## EXERCISE
The result should be an exact copy of every record, with no pictures kept.

○ ○ ○ ○

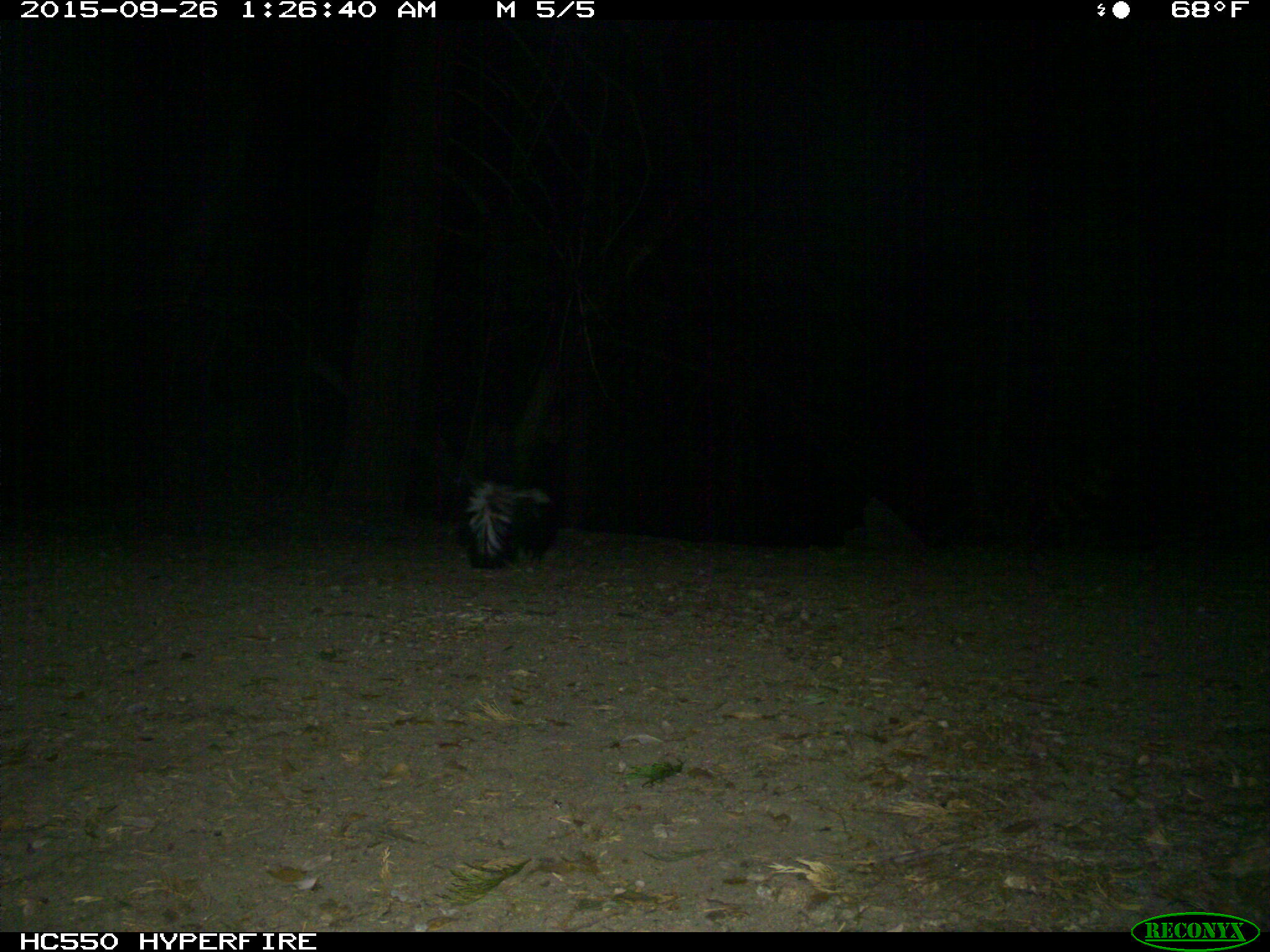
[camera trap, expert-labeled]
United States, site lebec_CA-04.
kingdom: Animalia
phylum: Chordata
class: Mammalia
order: Carnivora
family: Mephitidae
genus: Mephitis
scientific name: Mephitis mephitis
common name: striped skunk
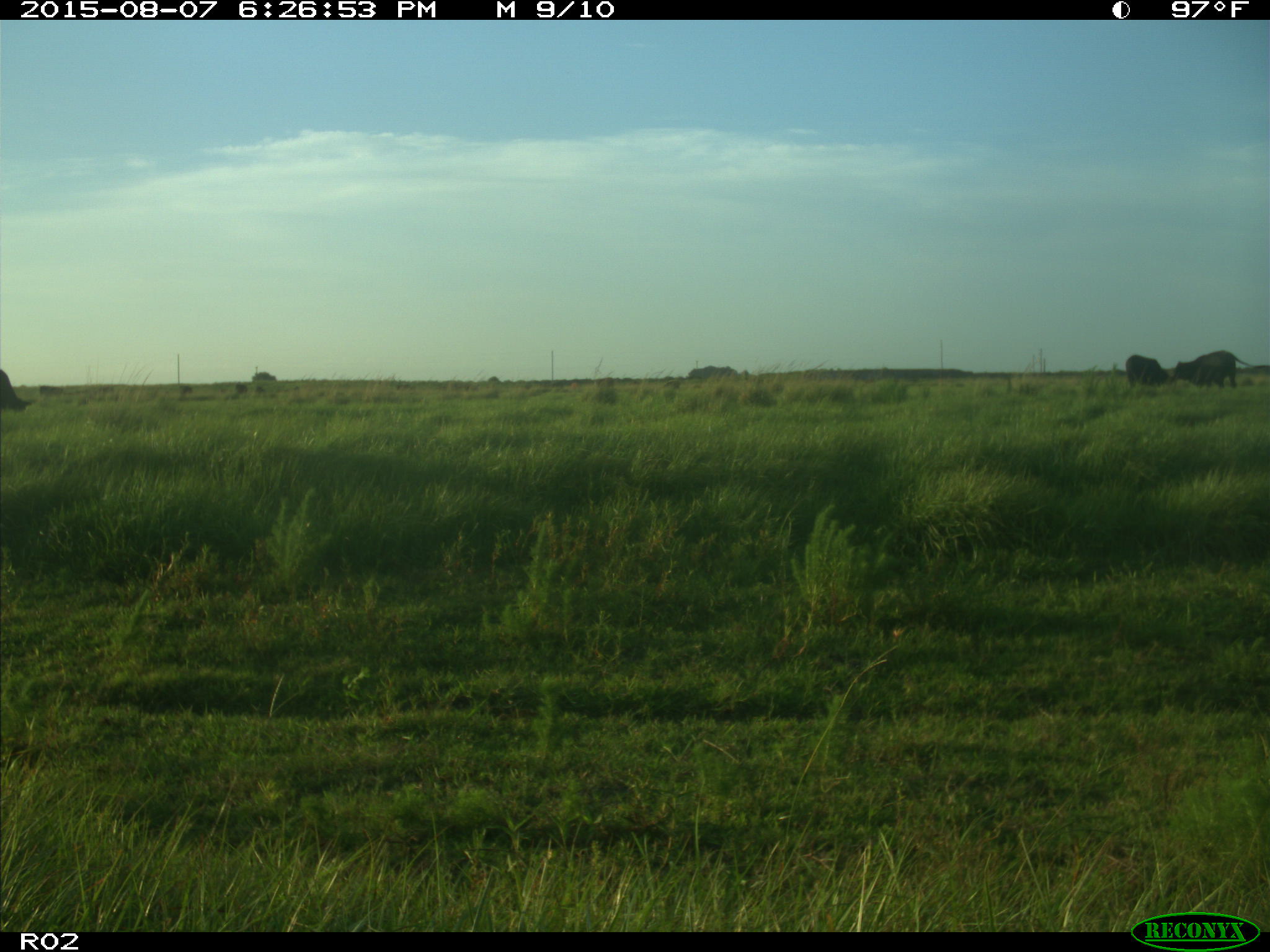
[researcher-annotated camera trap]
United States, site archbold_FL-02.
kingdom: Animalia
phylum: Chordata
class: Mammalia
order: Artiodactyla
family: Bovidae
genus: Bos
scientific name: Bos taurus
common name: domestic cow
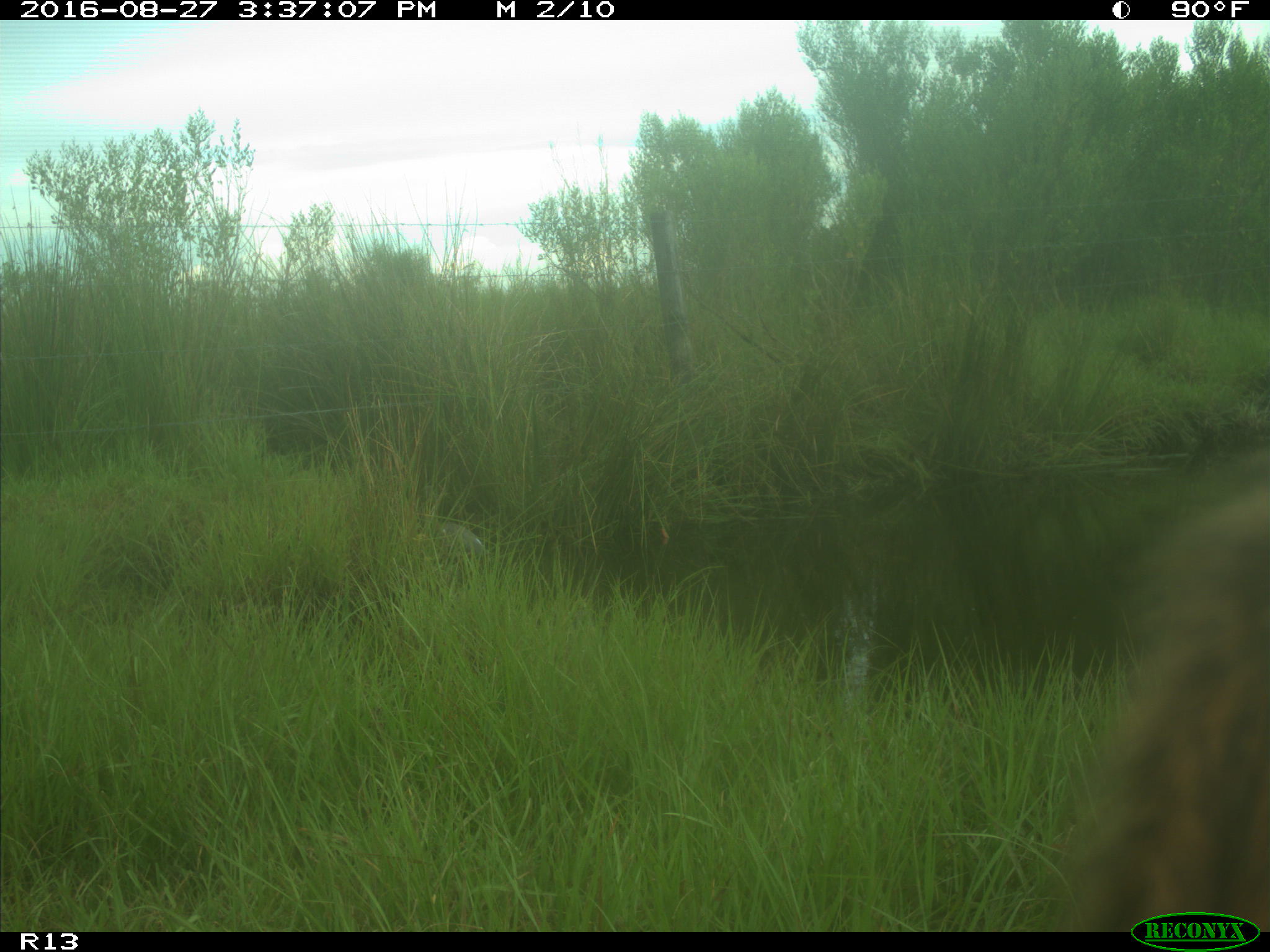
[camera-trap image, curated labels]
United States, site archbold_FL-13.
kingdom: Animalia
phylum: Chordata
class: Mammalia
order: Artiodactyla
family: Bovidae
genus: Bos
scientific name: Bos taurus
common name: domestic cow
Bos taurus (domestic cow).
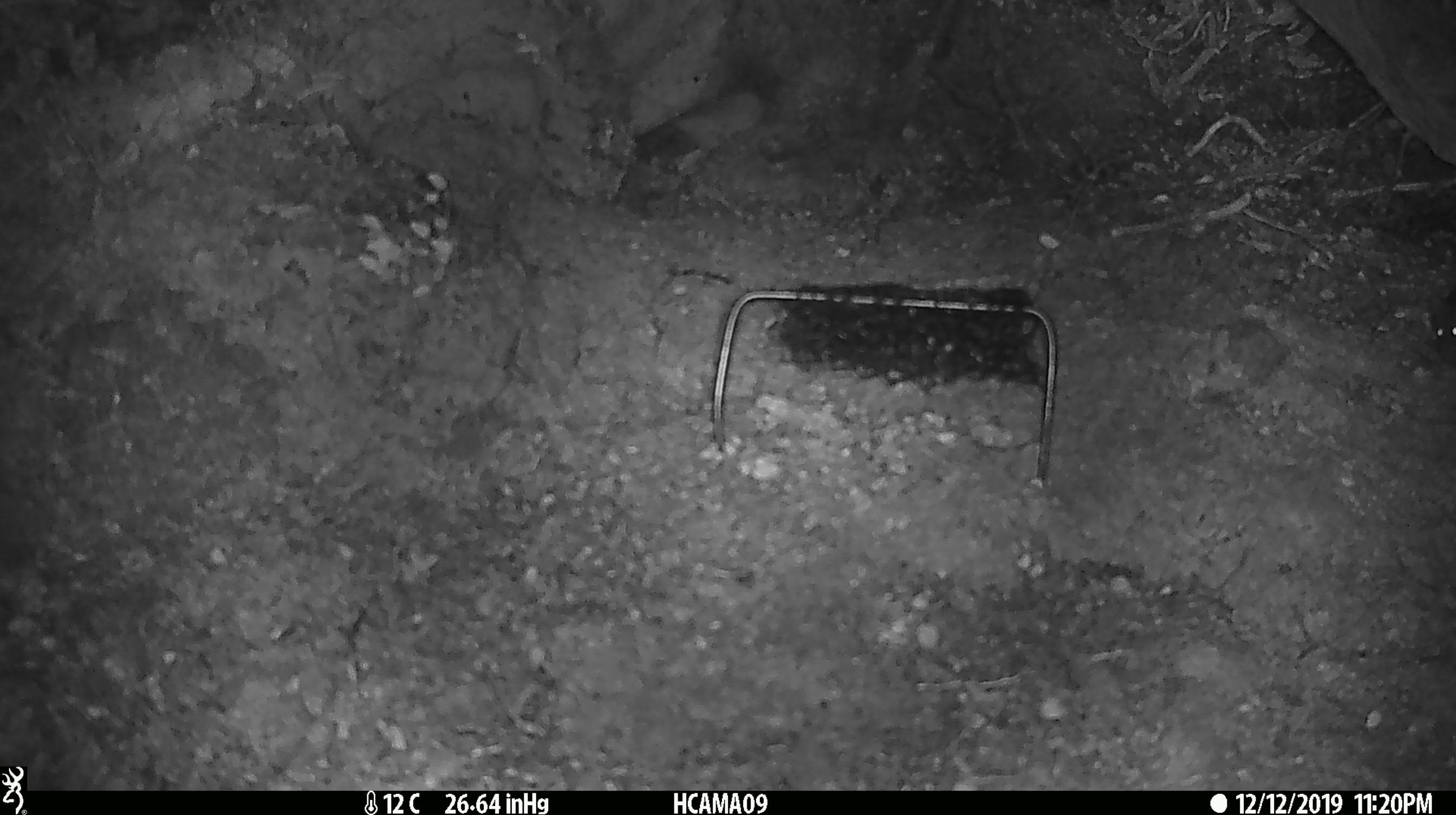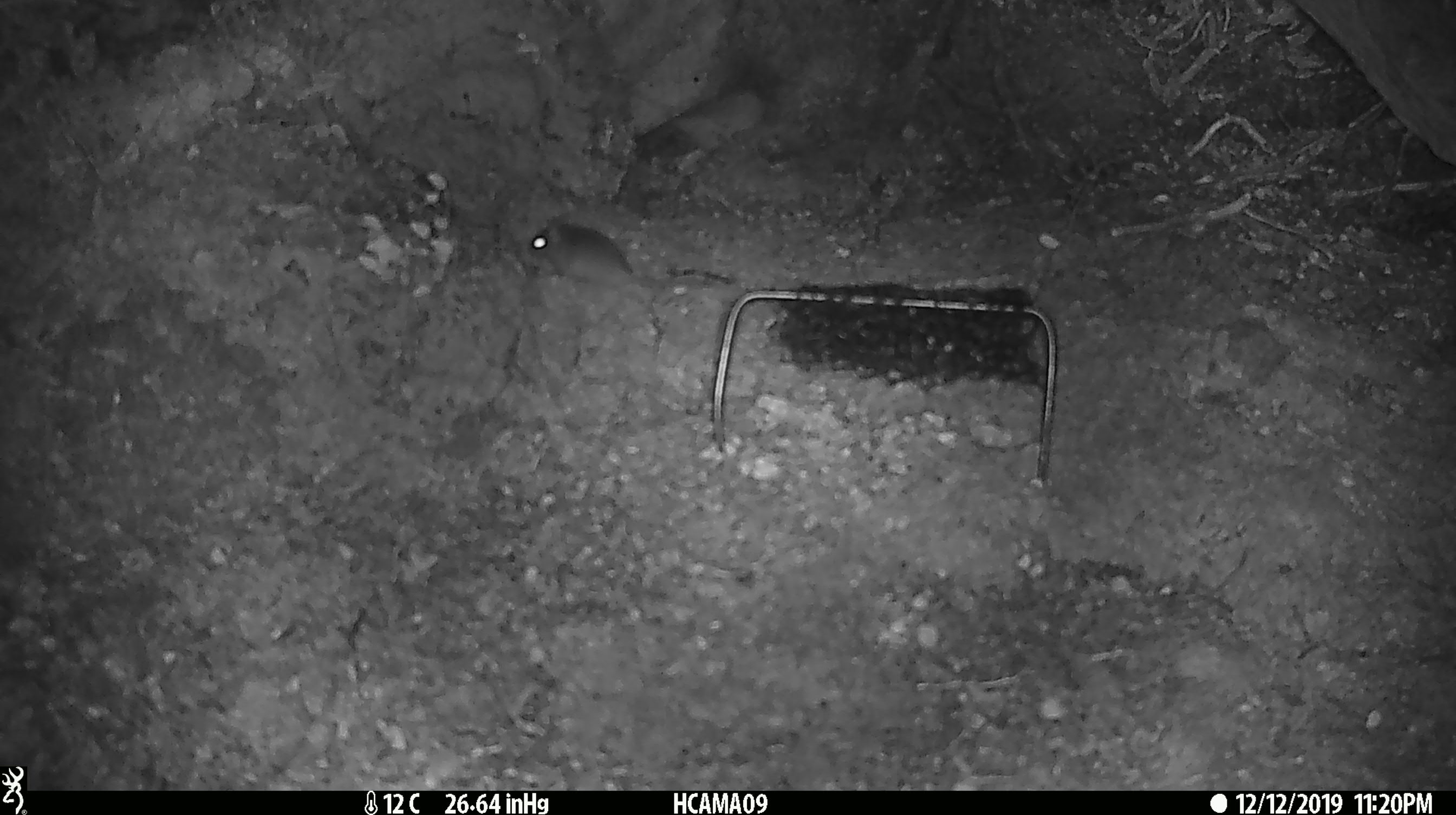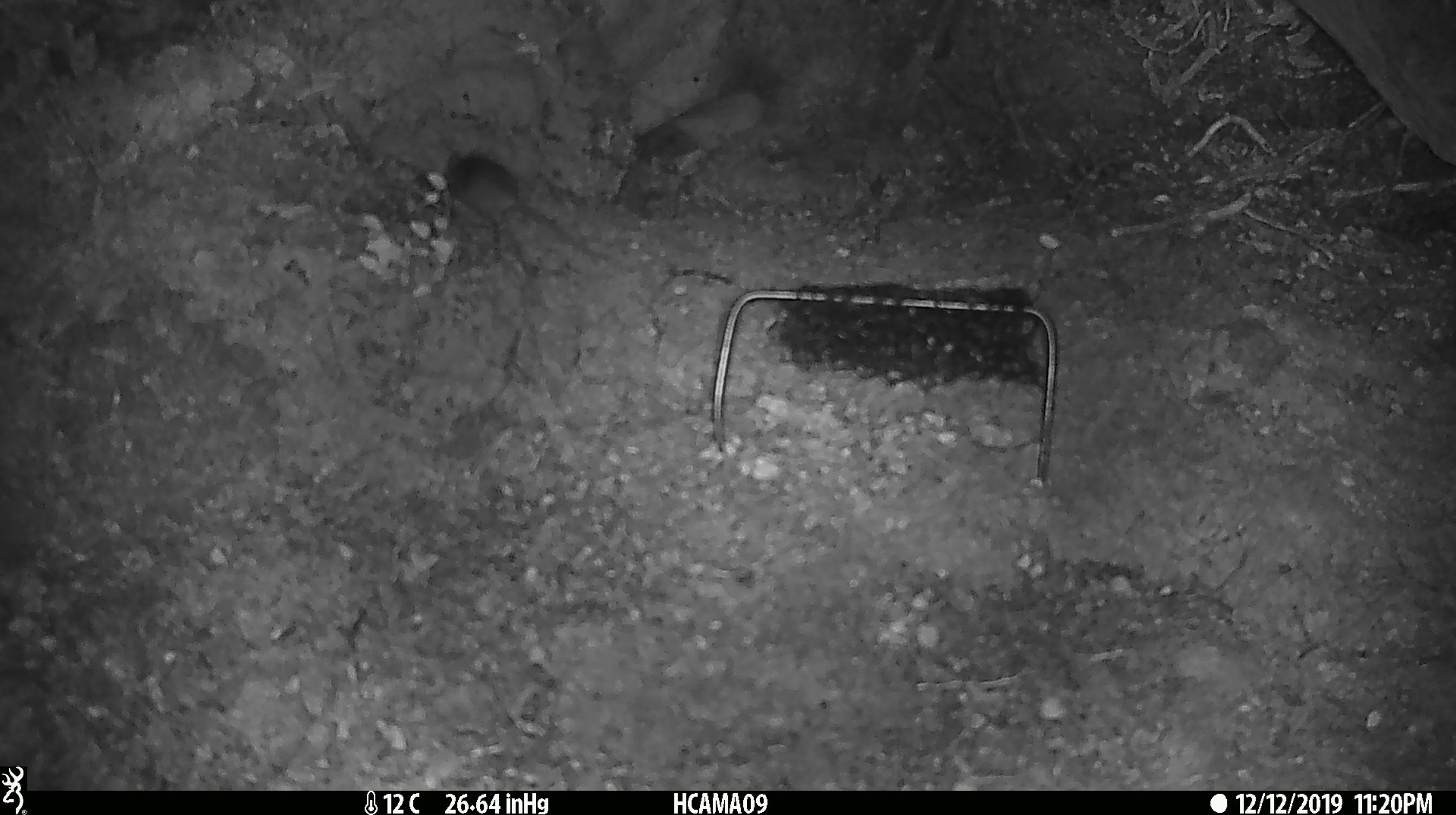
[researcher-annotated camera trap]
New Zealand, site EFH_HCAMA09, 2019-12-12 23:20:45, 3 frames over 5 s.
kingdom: Animalia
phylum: Chordata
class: Mammalia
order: Rodentia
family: Muridae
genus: Mus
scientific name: Mus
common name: mouse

○ ○ ○ ○

## OUTPUT OF THE EXERCISE
[camera trap, expert-labeled]
United States, site lebec_CA-04.
kingdom: Animalia
phylum: Chordata
class: Mammalia
order: Carnivora
family: Mephitidae
genus: Mephitis
scientific name: Mephitis mephitis
common name: striped skunk
[researcher-annotated camera trap]
United States, site archbold_FL-02.
kingdom: Animalia
phylum: Chordata
class: Mammalia
order: Artiodactyla
family: Bovidae
genus: Bos
scientific name: Bos taurus
common name: domestic cow
[camera-trap image, curated labels]
United States, site archbold_FL-13.
kingdom: Animalia
phylum: Chordata
class: Mammalia
order: Artiodactyla
family: Bovidae
genus: Bos
scientific name: Bos taurus
common name: domestic cow
Bos taurus (domestic cow).
[researcher-annotated camera trap]
New Zealand, site EFH_HCAMA09, 2019-12-12 23:20:45, 3 frames over 5 s.
kingdom: Animalia
phylum: Chordata
class: Mammalia
order: Rodentia
family: Muridae
genus: Mus
scientific name: Mus
common name: mouse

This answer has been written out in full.